In the midst of war, Don commands a Sherman tank with his four crews—Boyd (Shia LaBeouf), Gordo (Michael Peña), Grady (Jon Bernthal), and rookie Norman (Logan Lerman)—swarming to occupy city by city. Outgunned and outnumbered, this platoon beats the shit out of themselves to survive in enemy’s land. But, wars are never going anywhere, really.
For the whole 2 hours and a quarter, Fury convincingly depicts the vivid horrors of the WW II that sometimes remind us what a hell on earth those wars are. As a war movie, it has the quality of being loud, violent, and intense at once; but the main point of Fury that I caught is the eerie claustrophobic nightmares that follow our five-pieces “hero.” The tank battles are well-choreographed and, by far, those are the most spectacular features. Director David Ayer (writer of acclaimed Training Day and The Fast & The Furious) does all his best to prove that tanks might be the most vicious battle gears as well as the most ‘unsafe’ one for those who fight from inside it.
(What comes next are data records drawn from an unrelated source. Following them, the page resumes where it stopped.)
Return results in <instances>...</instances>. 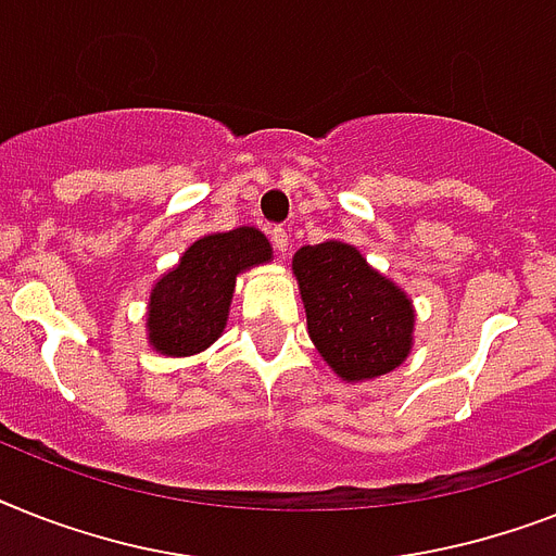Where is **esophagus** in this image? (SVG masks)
<instances>
[{
    "label": "esophagus",
    "instance_id": "1",
    "mask_svg": "<svg viewBox=\"0 0 556 556\" xmlns=\"http://www.w3.org/2000/svg\"><path fill=\"white\" fill-rule=\"evenodd\" d=\"M270 242H274V248H277L279 254L286 256V251H288V231L286 228H274V231H270Z\"/></svg>",
    "mask_w": 556,
    "mask_h": 556
}]
</instances>
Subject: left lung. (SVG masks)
Returning <instances> with one entry per match:
<instances>
[{
  "label": "left lung",
  "instance_id": "1",
  "mask_svg": "<svg viewBox=\"0 0 556 556\" xmlns=\"http://www.w3.org/2000/svg\"><path fill=\"white\" fill-rule=\"evenodd\" d=\"M308 337L345 382L394 371L414 345V305L349 242L328 239L293 254Z\"/></svg>",
  "mask_w": 556,
  "mask_h": 556
}]
</instances>
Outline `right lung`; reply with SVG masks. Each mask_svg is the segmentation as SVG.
I'll use <instances>...</instances> for the list:
<instances>
[{
  "mask_svg": "<svg viewBox=\"0 0 556 556\" xmlns=\"http://www.w3.org/2000/svg\"><path fill=\"white\" fill-rule=\"evenodd\" d=\"M270 242L256 228H233L197 239L153 286L148 302V342L165 356H191L223 337L233 286L242 270L270 260Z\"/></svg>",
  "mask_w": 556,
  "mask_h": 556,
  "instance_id": "right-lung-1",
  "label": "right lung"
}]
</instances>
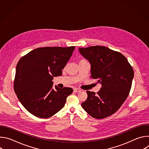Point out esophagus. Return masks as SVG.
<instances>
[{
    "mask_svg": "<svg viewBox=\"0 0 149 149\" xmlns=\"http://www.w3.org/2000/svg\"><path fill=\"white\" fill-rule=\"evenodd\" d=\"M74 91H75V92H77V93H79V92H81L82 90H81V89L78 88H75L74 89Z\"/></svg>",
    "mask_w": 149,
    "mask_h": 149,
    "instance_id": "1",
    "label": "esophagus"
}]
</instances>
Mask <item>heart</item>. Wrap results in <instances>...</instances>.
Masks as SVG:
<instances>
[{"label": "heart", "mask_w": 149, "mask_h": 149, "mask_svg": "<svg viewBox=\"0 0 149 149\" xmlns=\"http://www.w3.org/2000/svg\"><path fill=\"white\" fill-rule=\"evenodd\" d=\"M83 60H85V59H80L79 61H83Z\"/></svg>", "instance_id": "heart-1"}]
</instances>
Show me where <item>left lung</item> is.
Returning a JSON list of instances; mask_svg holds the SVG:
<instances>
[{"mask_svg": "<svg viewBox=\"0 0 149 149\" xmlns=\"http://www.w3.org/2000/svg\"><path fill=\"white\" fill-rule=\"evenodd\" d=\"M79 51L91 63V78L101 84L97 94L87 91L82 108L97 119L111 116L129 95L134 77L132 65L123 54L105 47L79 48Z\"/></svg>", "mask_w": 149, "mask_h": 149, "instance_id": "left-lung-1", "label": "left lung"}]
</instances>
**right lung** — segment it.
<instances>
[{
    "label": "right lung",
    "instance_id": "right-lung-1",
    "mask_svg": "<svg viewBox=\"0 0 149 149\" xmlns=\"http://www.w3.org/2000/svg\"><path fill=\"white\" fill-rule=\"evenodd\" d=\"M70 47H42L21 58L17 63L13 82L15 92L24 107L33 116L47 118L64 107L71 88H53L54 77L62 70L75 49Z\"/></svg>",
    "mask_w": 149,
    "mask_h": 149
}]
</instances>
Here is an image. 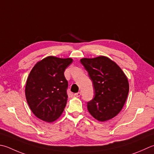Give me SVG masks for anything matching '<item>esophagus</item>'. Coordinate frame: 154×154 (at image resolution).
I'll return each mask as SVG.
<instances>
[{
    "mask_svg": "<svg viewBox=\"0 0 154 154\" xmlns=\"http://www.w3.org/2000/svg\"><path fill=\"white\" fill-rule=\"evenodd\" d=\"M81 95V92H78V93H75V96H76V97H80Z\"/></svg>",
    "mask_w": 154,
    "mask_h": 154,
    "instance_id": "esophagus-1",
    "label": "esophagus"
}]
</instances>
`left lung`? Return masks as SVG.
<instances>
[{
    "label": "left lung",
    "mask_w": 154,
    "mask_h": 154,
    "mask_svg": "<svg viewBox=\"0 0 154 154\" xmlns=\"http://www.w3.org/2000/svg\"><path fill=\"white\" fill-rule=\"evenodd\" d=\"M93 82L95 96L87 103L89 113L99 122L113 118L124 105L129 82L116 63L105 56L80 60Z\"/></svg>",
    "instance_id": "1"
}]
</instances>
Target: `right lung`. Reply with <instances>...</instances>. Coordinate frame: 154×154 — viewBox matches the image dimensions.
I'll use <instances>...</instances> for the list:
<instances>
[{"mask_svg":"<svg viewBox=\"0 0 154 154\" xmlns=\"http://www.w3.org/2000/svg\"><path fill=\"white\" fill-rule=\"evenodd\" d=\"M72 61L71 58L49 56L36 63L30 72L25 86L26 99L38 119L51 123L61 116L68 97L64 72Z\"/></svg>","mask_w":154,"mask_h":154,"instance_id":"1","label":"right lung"}]
</instances>
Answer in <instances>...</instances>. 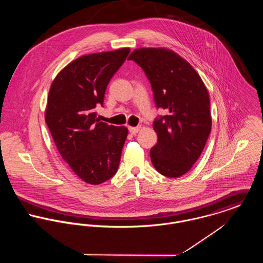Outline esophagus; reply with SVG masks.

What makes every horror alive is, most obviously, the chemistry between the A-listers led by Pitt. I always believe that those quintets are not typical American heroes or killing machines; they’re just a bunch of depressed men—tired of war, tired of killing—but they have to ’cause they believe that’s the best job they ever had. The bond of Pitt-Lerman might ignite a little hope in the middle of the war; Mr. Not-Famous-Anymore, LaBeouf has transformed into someone, who isn’t him; Peña and Berntal mostly appear as ‘clowns’ but their jokes are funny but showing more bitterness. When such on-screen chemistry appear, I suddenly forget that Fury is the film in which Pitt and LaBeouf screw each other for LaBeouf’s hilarious method (google it!).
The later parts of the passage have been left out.